Figure 2.13 shows the overall organization of genes in yeasts, insects, and mammals. In S. cerevisiae, the great majority of genes (>96%) are not interrupted, and those that have exons usually remain reasonably compact. There are virtually no S. cerevisiae genes with more than 4 exons.
In insects and mammals, the situation is reversed. Only a few genes have uninterrupted coding sequences (6% in mammals). Insect genes tend to have a fairly small number of exons, typically fewer than 10. Mammalian genes are split into more pieces, and some have several 10s of exons. ~50% of mammalian genes have >10 introns.
Examining the consequences of this type of organization for the overall size of the gene, we see in Figure 2.14 that there is a striking difference between yeast and the higher eukaryotes. The average yeast gene is 1.4 kb long, and very few are longer than 5 kb. The predominance of interrupted genes in high eukaryotes, however, means that the gene can be much larger than the unit that codes for protein. Relatively few genes in flies or mammals are shorter than 2 kb, and many have lengths between 5 kb and 100 kb. The average human gene is 27 kb long (see Figure 3.22).
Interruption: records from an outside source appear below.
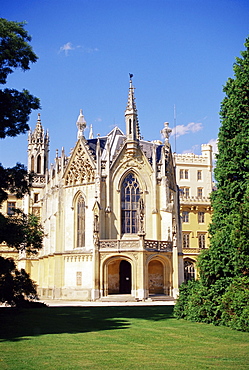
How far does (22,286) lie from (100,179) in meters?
21.8

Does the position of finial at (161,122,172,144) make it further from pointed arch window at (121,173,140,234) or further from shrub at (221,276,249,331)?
shrub at (221,276,249,331)

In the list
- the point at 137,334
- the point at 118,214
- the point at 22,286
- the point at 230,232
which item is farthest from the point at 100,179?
the point at 137,334

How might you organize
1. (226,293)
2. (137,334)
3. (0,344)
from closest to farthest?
(0,344)
(137,334)
(226,293)

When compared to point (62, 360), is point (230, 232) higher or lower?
higher

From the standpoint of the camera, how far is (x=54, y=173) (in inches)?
2057

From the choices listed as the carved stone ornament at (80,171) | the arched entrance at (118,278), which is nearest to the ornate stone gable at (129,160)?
the carved stone ornament at (80,171)

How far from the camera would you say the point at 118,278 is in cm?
4378

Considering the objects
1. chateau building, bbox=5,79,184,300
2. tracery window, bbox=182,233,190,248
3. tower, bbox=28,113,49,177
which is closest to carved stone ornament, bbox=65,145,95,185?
chateau building, bbox=5,79,184,300

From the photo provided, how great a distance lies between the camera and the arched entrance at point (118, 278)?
142 feet

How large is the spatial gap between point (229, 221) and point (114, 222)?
80.0 ft

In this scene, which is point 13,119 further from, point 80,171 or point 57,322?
point 80,171

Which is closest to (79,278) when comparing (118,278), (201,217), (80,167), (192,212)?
(118,278)

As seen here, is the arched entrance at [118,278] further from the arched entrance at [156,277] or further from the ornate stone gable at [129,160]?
the ornate stone gable at [129,160]

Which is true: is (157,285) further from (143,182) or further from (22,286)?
(22,286)
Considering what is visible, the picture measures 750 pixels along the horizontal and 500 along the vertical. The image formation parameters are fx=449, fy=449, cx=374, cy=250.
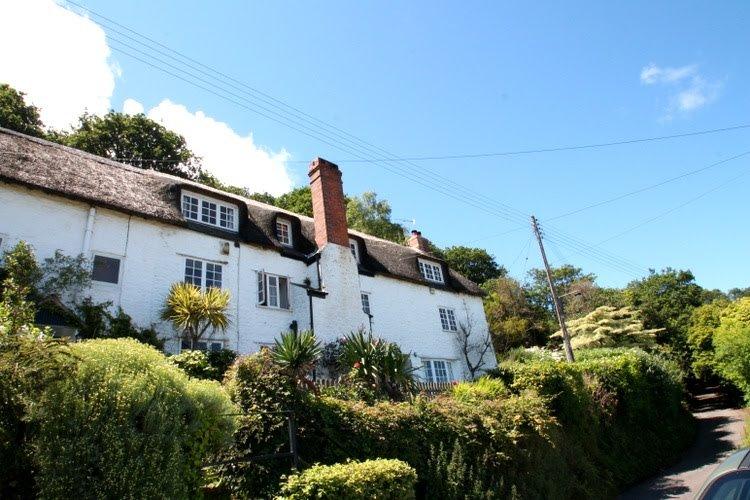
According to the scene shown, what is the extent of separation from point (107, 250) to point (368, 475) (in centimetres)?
1213

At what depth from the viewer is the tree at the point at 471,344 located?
2464 centimetres

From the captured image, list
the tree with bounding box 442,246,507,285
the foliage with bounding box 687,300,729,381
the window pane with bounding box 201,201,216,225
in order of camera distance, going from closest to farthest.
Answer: the window pane with bounding box 201,201,216,225
the foliage with bounding box 687,300,729,381
the tree with bounding box 442,246,507,285

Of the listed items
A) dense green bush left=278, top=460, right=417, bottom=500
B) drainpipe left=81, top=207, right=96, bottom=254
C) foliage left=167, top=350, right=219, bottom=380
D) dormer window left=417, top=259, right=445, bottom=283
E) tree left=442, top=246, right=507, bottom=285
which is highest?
tree left=442, top=246, right=507, bottom=285

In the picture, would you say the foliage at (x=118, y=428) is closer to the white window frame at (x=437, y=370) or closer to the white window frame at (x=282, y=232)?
the white window frame at (x=282, y=232)

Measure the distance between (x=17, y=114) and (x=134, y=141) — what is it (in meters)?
7.24

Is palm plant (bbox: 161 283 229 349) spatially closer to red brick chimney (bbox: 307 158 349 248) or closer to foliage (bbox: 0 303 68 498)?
red brick chimney (bbox: 307 158 349 248)

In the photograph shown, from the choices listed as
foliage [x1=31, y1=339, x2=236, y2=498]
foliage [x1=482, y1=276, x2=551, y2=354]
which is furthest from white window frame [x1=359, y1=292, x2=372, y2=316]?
foliage [x1=482, y1=276, x2=551, y2=354]

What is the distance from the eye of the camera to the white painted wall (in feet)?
44.3

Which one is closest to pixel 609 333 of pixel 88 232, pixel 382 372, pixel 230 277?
pixel 382 372

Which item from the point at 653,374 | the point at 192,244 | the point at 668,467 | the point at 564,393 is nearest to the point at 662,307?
the point at 653,374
The switch from largely uninterrupted to largely interrupted genes occurs in the lower eukaryotes. In fungi (excepting the yeasts), the majority of genes are interrupted, but they have a relatively small number of exons (<6) and are fairly short (<5 kb). The switch to long genes occurs within the higher eukaryotes, and genes become significantly larger in the insects. With this increase in the length of the gene, the relationship between genome complexity and organism complexity is lost (see Figure 3.5).
As genome size increases, the tendency is for introns to become rather large, while exons remain quite small.
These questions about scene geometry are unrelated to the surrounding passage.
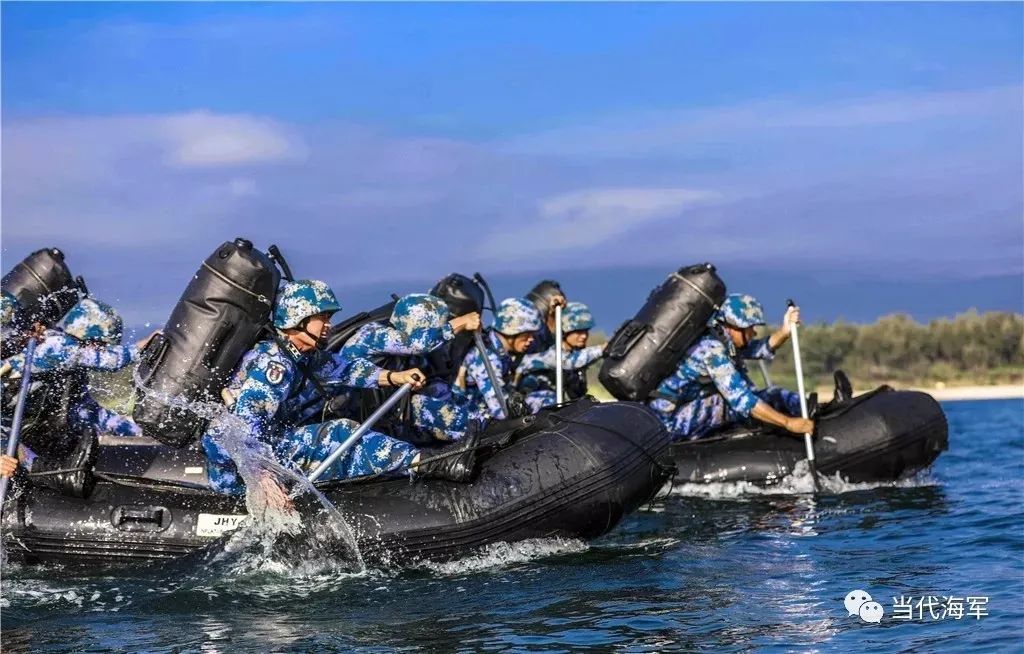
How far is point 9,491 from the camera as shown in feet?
34.5

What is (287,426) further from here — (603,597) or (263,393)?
(603,597)

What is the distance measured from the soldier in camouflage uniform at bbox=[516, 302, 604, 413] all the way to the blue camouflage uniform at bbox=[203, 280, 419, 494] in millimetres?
4403

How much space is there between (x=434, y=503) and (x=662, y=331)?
4.26m

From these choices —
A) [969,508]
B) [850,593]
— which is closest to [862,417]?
[969,508]

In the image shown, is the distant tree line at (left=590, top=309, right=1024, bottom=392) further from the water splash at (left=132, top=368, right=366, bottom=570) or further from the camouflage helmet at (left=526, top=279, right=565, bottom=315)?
the water splash at (left=132, top=368, right=366, bottom=570)

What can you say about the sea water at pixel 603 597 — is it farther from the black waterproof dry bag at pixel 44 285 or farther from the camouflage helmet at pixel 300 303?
the black waterproof dry bag at pixel 44 285

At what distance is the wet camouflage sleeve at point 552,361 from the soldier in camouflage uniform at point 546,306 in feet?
0.52

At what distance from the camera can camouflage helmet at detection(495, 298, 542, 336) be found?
45.1 feet

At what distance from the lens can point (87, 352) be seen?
1159 centimetres

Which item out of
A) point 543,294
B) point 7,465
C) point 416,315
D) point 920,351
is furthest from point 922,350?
point 7,465

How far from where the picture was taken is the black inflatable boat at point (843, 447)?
13.6 m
Figure 2.15 shows that the exons coding for stretches of protein tend to be fairly small. In higher eukaryotes, the average exon codes for ~50 amino acids, and the general distribution fits well with the idea that genes have evolved by the slow addition of units that code for small, individual domains of proteins (see 2.9 How did interrupted genes evolve?). There is no very significant difference in the sizes of exons in different types of higher eukaryotes, although the distribution is more compact in vertebrates where there are few exons longer than 200 bp. In yeast, there are some longer exons that represent uninterrupted genes where the coding sequence is intact. There is a tendency for exons coding for untranslated 5 and 3 regions to be longer than those that code for proteins.
Figure 2.16 shows that introns vary widely in size. In worms and flies, the average intron is not much longer than the exons. There are no very long introns in worms, but flies contain a significant proportion. In vertebrates, the size distribution is much wider, extending from approximately the same length as the exons (<200 bp) to lengths measured in 10s of kbs, and extending up to 50-60 kb in extreme cases.
Very long genes are the result of very long introns, not the result of coding for longer products. There is no correlation between gene size and mRNA size in higher eukaryotes; nor is there a good correlation between gene size and the number of exons. The size of a gene therefore depends primarily on the lengths of its individual introns. In mammals, insects, and birds, the "average" gene is approximately 5× the length of its mRNA.